While studies such as that of Yong et al12 are improving our insight into the mechanisms underlying the impact of RIC, applying this therapy with the intent of improving the outcomes of PCI for patients with stable coronary artery disease will likely face significant hurdles for implementation: the incidence of periprocedural MI, as assessed by cardiac biomarker elevation, is relatively infrequent in this group, and has not consistently been linked with higher risk for subsequent major adverse clinical events.15 Hence, even if RIC reduced the incidence of periprocedural myocardial infarction in patients with stable coronary artery disease, it is unclear whether this would translate into better long‐term clinical outcomes.

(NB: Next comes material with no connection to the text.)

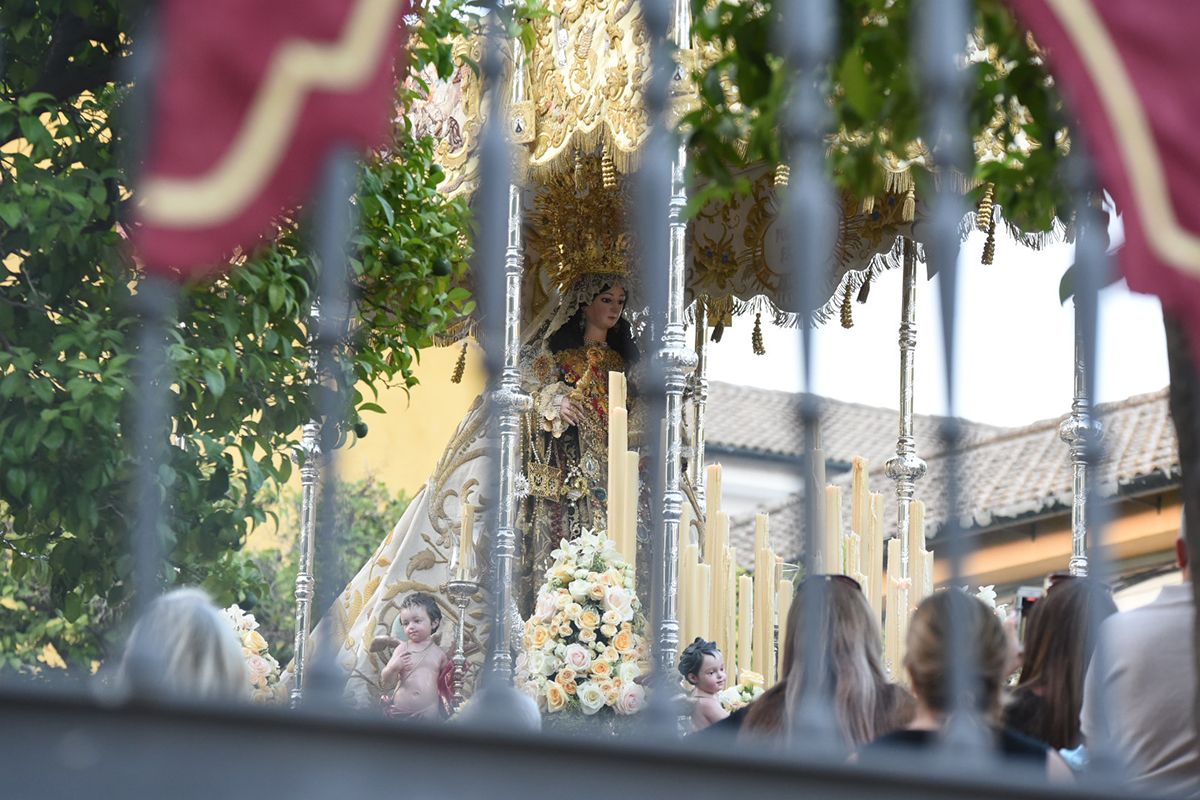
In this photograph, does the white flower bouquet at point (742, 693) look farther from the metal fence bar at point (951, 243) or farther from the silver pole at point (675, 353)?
the metal fence bar at point (951, 243)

Deciding on whether to apply a medical intervention should always be based on the risk/benefit ratio, as well as its cost‐effectiveness. The major appeal of RIC has been its low risk (although there were some concerns with higher cardiovascular mortality in the ERICCA trial as described above8), low cost, and ease of implementation. Whether RIC provides clinical benefit during PCI remains controversial and may be hard to prove in low‐risk patients with stable coronary artery disease. Patients presenting with MI may have more to gain, but whether the study findings will also apply to those patients is unknown: “pre”conditioning cannot be performed in such patients and the microcirculation may be irreversibly injured by the time RIC is initiated. Also mechanical means, such as embolic protection devices, may be more efficacious in protecting the coronary microcirculation from additional damage, as shown in the VAMPIRE (Vacuum Aspiration Thrombus Removal) 3 trial.16 On the other hand, with increasing data supporting the use of multivessel revascularization during ST‐segment–elevation myocardial infarction, there may be opportunity for preventing injury caused by distal embolization or side branch compromise of those initially “unharmed” myocardial territories.

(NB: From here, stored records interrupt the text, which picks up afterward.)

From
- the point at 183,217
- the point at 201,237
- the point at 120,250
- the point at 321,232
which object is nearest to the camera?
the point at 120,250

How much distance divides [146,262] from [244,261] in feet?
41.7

“Waiting for Godot” describes the current status of the field of cardioprotection. Whether CONDI2/ERIC‐PPCI will bring Godot remains to be seen.

Disclosures

Dr Brilakis reports consulting/speaker honoraria from Abbott Vascular, American Heart Association (associate editor Circulation), Amgen, Boston Scientific, Cardiovascular Innovations Foundation (Board of Directors), CSI, Elsevier, GE Healthcare, and Medtronic; research support from Siemens, Regeneron, and Osprey. Shareholder: MHI Ventures. Board of Trustees: Society of Cardiovascular Angiography and Interventions. Dr Hall has no disclosures to report.